高添氏によると、OS基本機能は、「今回のリリースでかなり力を入れて開発が進めれた部分」だという。その甲斐あって、Windows Server 2008 R2では、電力使用量およびメモリ使用量が大幅に低下。パフォーマンスも大きく向上している。
こうした成果を支えているのが、前掲の「NUMA対応」、「Core Parking」、「P-Stateの調整」といった機能だ。
NUMA対応 - リモートメモリの使用を減らし、Many Coreでの性能向上
NUMAは、Non-Uniform Memory Accessの略。
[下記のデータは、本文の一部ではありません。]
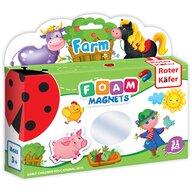 Roter Kafer - Joc educativ Lumea in Magneti - Animale din Ferma  RK3030-01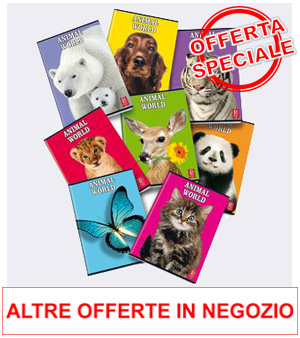 Offerta Maxi Quadernoni assortiti € 0,59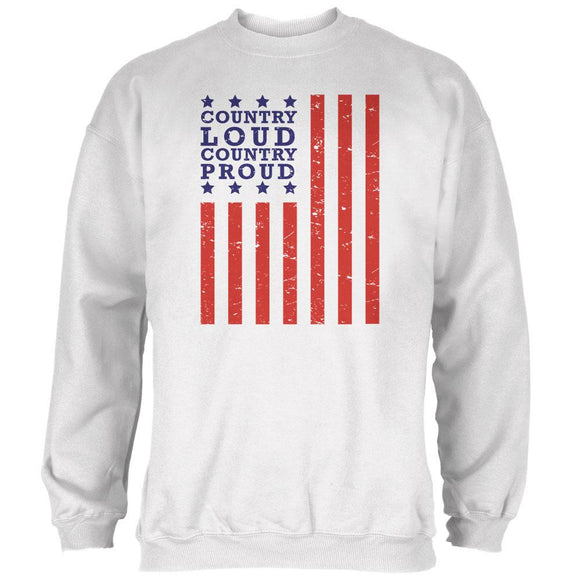 iHeartRadio Country Country 92-5 Loud Country Proud Mens Sweatshirt White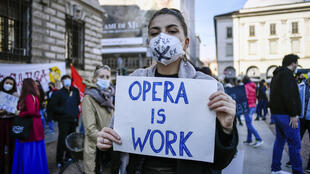 PHOTO Opera Is Work - Italie Milan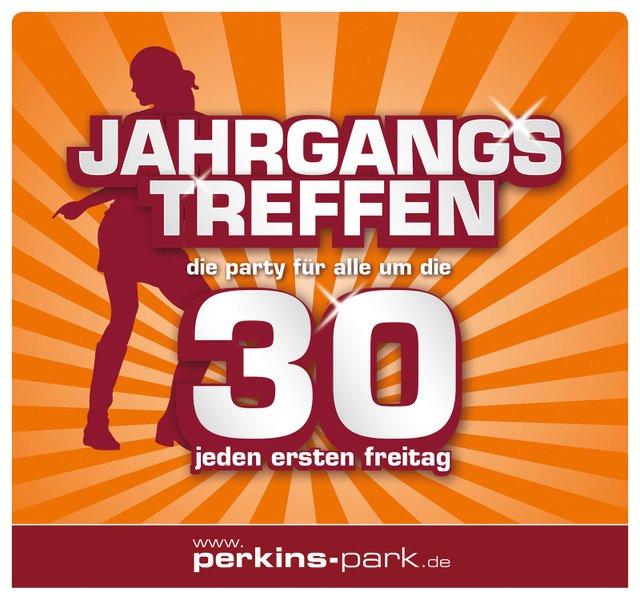 Perkins Park Jahrgangstreffen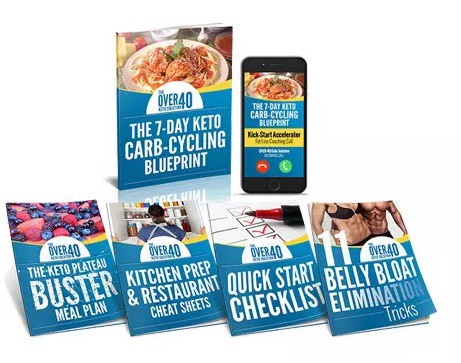 Over 40 Keto Solution,keto over 40,40 days keto results,quick weight loss diet plan,7 day diet plan for weight loss,how to lose weight at home,diet for weight loss for female,Indian diet plan for weight loss in one month PDF,weight loss tips,fat loss diet plan for female,how to lose weight fast in 2 weeks,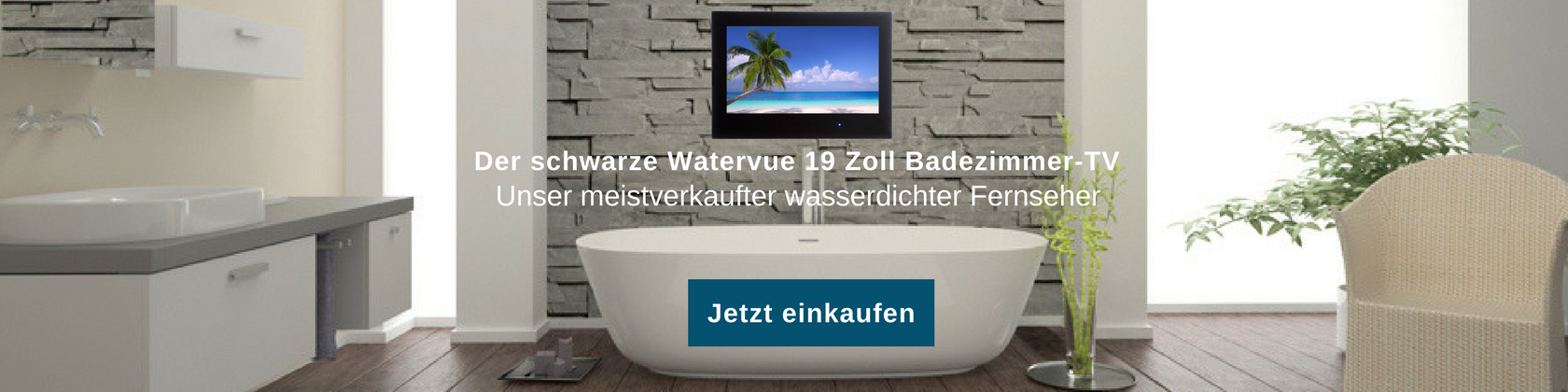 ES Bathroom TV: 19 – 42 Inch Waterproof Televisions w/ 2 Yr ...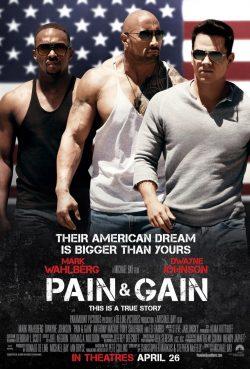 ดูหนัง Pain and Gain (2013) ไม่เจ็บ ไม่รวย ดูหนังออนไลน์ฟรี ดูหนังฟรี ดูหนังใหม่ชนโรง หนังใหม่ล่าสุด หนังแอคชั่น หนังผจญภัย หนังแอนนิเมชั่น หนัง HD ได้ที่ movie24x.com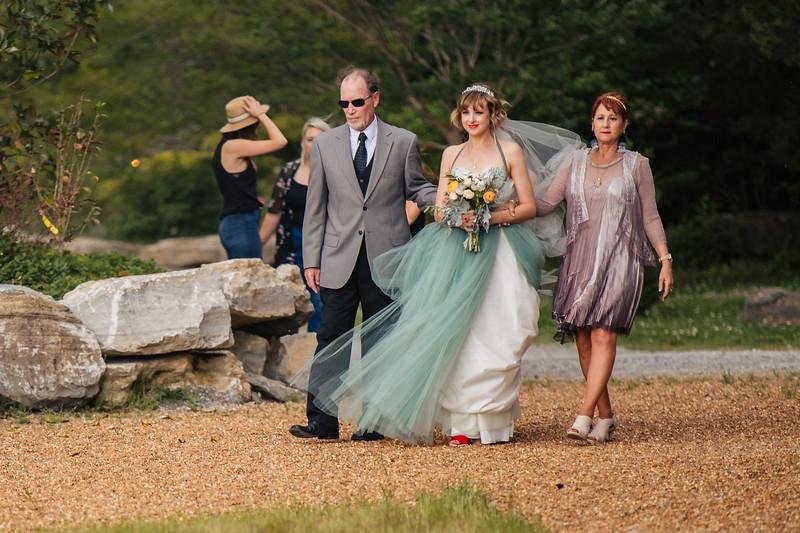 257-CK-Photo-Fors-Cornish-wedding.jpg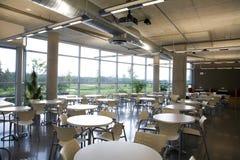 De mening van de de cafetarialengte van het bureau. Stock Fotografie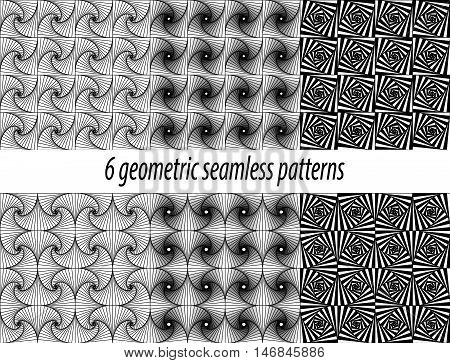 Set of 6 vector zentangle patterns. Black and white zentangle backgrounds. Paradox zentangle patterns. Each pattern is on swatches panel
プロセッサごとにローカルメモリが用意されたマルチプロセッサシステムにおいて、各プロセッサからバスをまたがって別プロセッサのローカルメモリ(リモートメモリ)を利用できるCPUアーキテクチャのことだ。
NUMAでは、全プロセッサのローカルメモリが共有されるかたちになり、柔軟性は向上する。しかし、リモートメモリへのアクセスはローカルメモリへのアクセスに比べ数倍時間がかかるため、うまく制御できないと、いくらプロセッサ数を増やしてもパフォーマンスは向上しない。
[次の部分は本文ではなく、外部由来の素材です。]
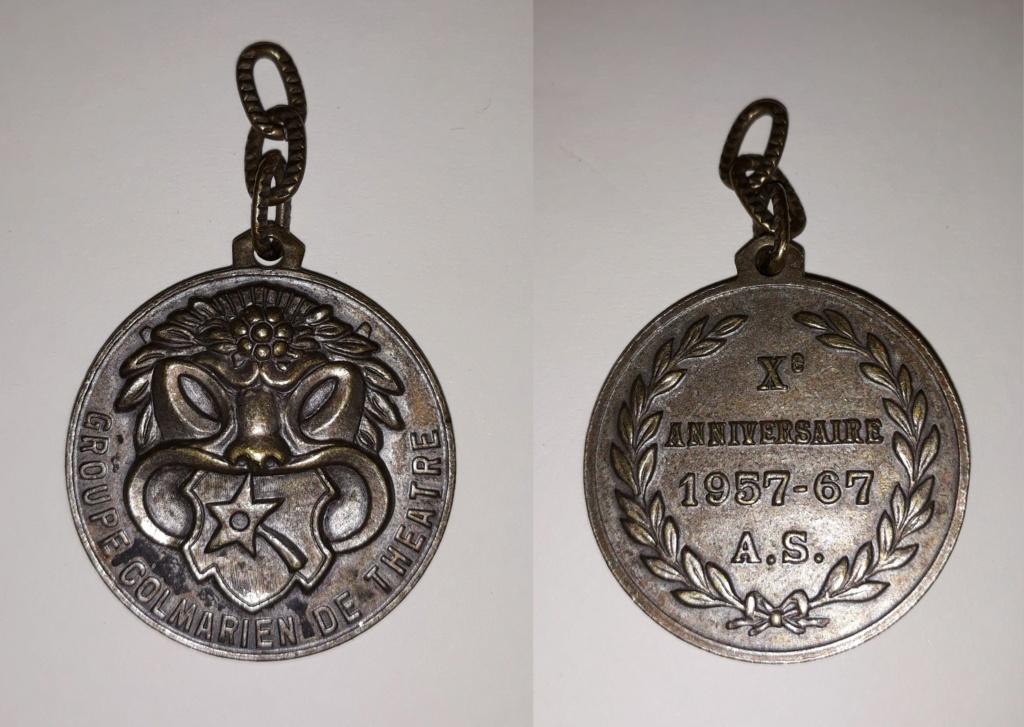 médaille théâtre  20190412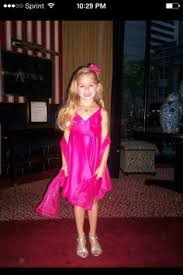 Chloe Lukasiak Bedroom Dancemoms I Am Crazy About The Show Dance Moms These Little Girls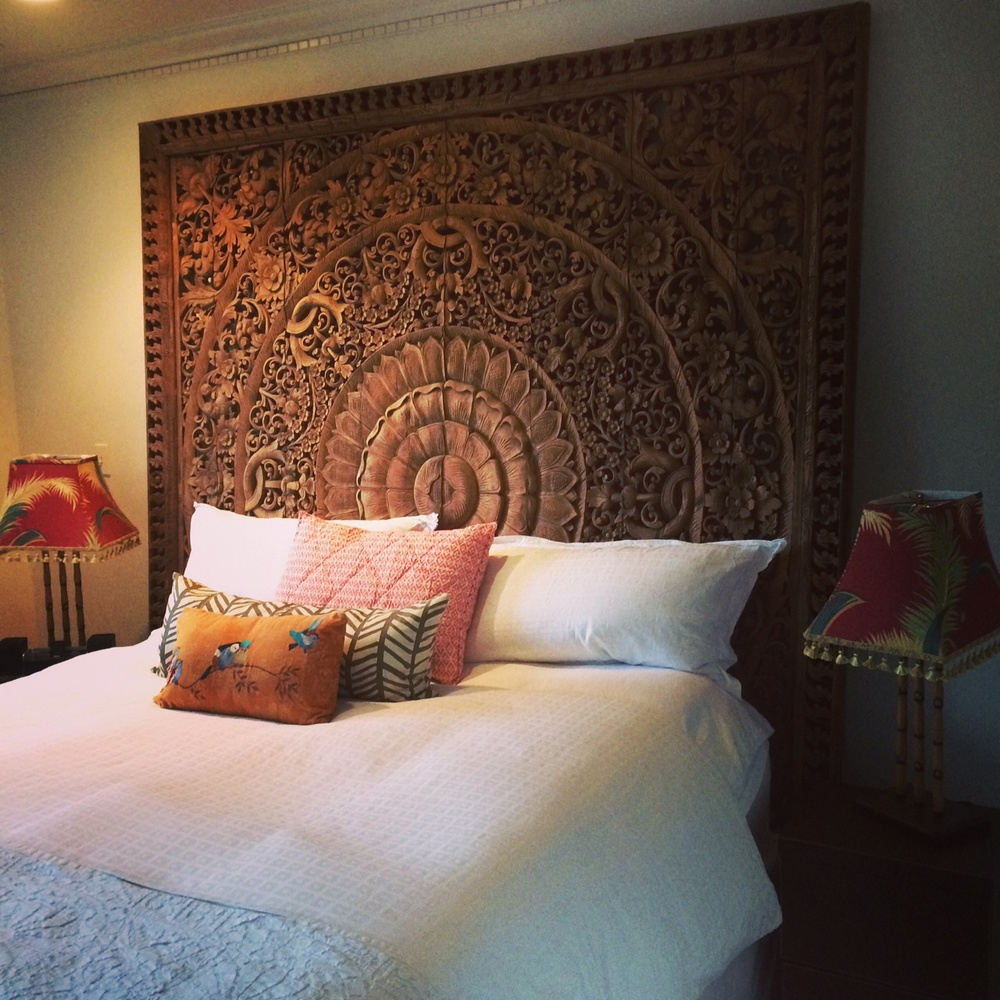 Thai 8'x8' teak wood carving, perfect for a king bed...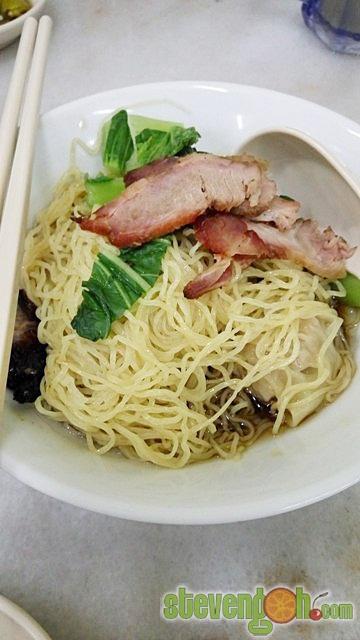 hong_kee_wan_thun_mee13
Windows Server 2008では新たに、このNUMA環境向けの最適化が行われており、コア数に比例したパフォーマンスが期待できるようになっている。Microsoft SQL Serverを使ったパフォーマンステストでは、128プロセッサ環境で64プロセッサ環境の1.7倍のパフォーマンスが計測できたという。
Core Parking - 不要なCPUを休眠
電力消費量削減への貢献という点で最もわかりやすい機能がCore Parkingである。
CoreParkingは、アクティブなCPUの数を減らすための機能。処理を受け持っていないCPUを休眠させて電力供給を停止するほか、多くのCPUが少しずつ処理を実行しているような状況では、処理を一部のCPUに集中させ、稼働中のCPUの数を減らす仕組みになっている。
高添氏によると、Core Parkingは各地のセミナーでも聴講者の関心が高い機能だという。
P-state対応 - CPUの周波数を落として電力消費を抑える
Core Parkingは、大変わかりやすく、いかにも電力消費量削減が見込めそうな機能だが、高添氏が「地味ながらも、省電力の効果が期待できる」と説明するのがP-state対応である。
P-stateは、コアの使用電圧と周波数を変動させることができるCPU機能。余裕のあるときは周波数を低下させ、電力消費量を削減するといった使い方が可能だ。
先述のとおり、Windows Server 2008 R2で使用できる最大コア数は256。それらすべてが100%の状態で稼働しなければならない状況ほとんどないと言ってよいだろう。それを考慮すると、常時最大の電圧をかけておくのはもったいない。P-stateを柔軟に変更することで、普段は周波数を落として電力を節約し、必要になったときだけパフォーマンスを上げられると考えれば、この機能がいかに有用かおわかりいただけるはずだ。